The second priority is usually secrets management. Hardcoded credentials, API keys committed to version control, and misconfigured environment variable handling account for a disproportionate share of serious incidents in small engineering teams. A secrets scanning tool in the pipeline and a clear policy about how credentials are handled in development environments is a high-impact, low-effort control. Start there before attempting to implement anything more sophisticated.
The Design Review That Fits One Sprint
Threat modelling intimidates many small teams because they have seen the enterprise version, which involves days of workshops and formal documentation. The version that works for a 20-person team is a 60-to-90 minute structured conversation before building a significant new feature or integration. The output is a short list of identified risks and agreed mitigations, not a formal document.
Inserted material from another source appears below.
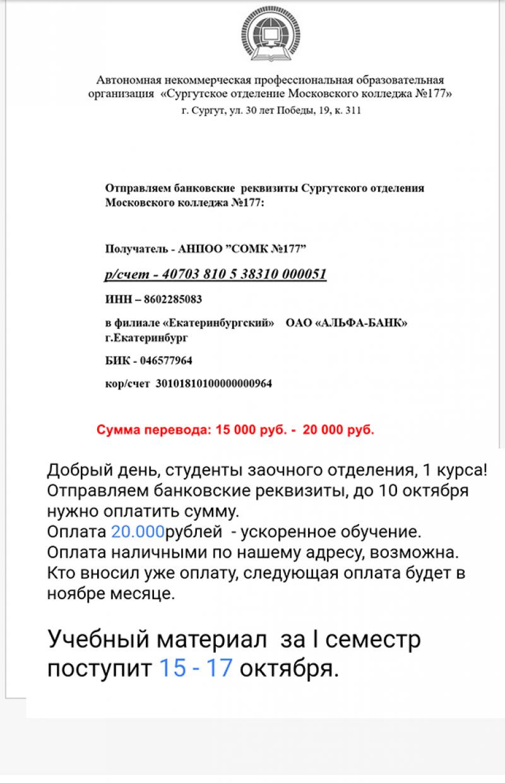 23828600eaec9f281a480fc59314d514.png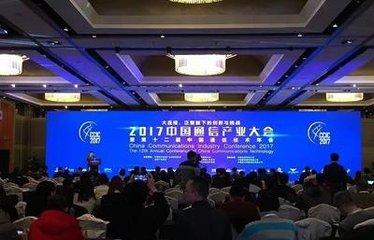 创新光纤技术助力大连接 带动行业整体技术进步和产业发展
The questions to answer in that conversation are straightforward: what data does this feature handle, who should and should not be able to access it, what happens if it is compromised, and what are the most plausible ways an attacker would try to abuse it. Running this conversation once per significant feature takes roughly half a sprint planning slot and catches the category of issues that typically show up later in pen tests as architectural findings with high remediation cost.
Measuring Whether Your SDL Is Working
The most useful metric for a small team is finding recurrence in external security testing. If you run a pen test and fix the findings, then run another pen test six months later and see the same categories of finding, the SDL is not working. If recurrence is low, it is working. Track it explicitly.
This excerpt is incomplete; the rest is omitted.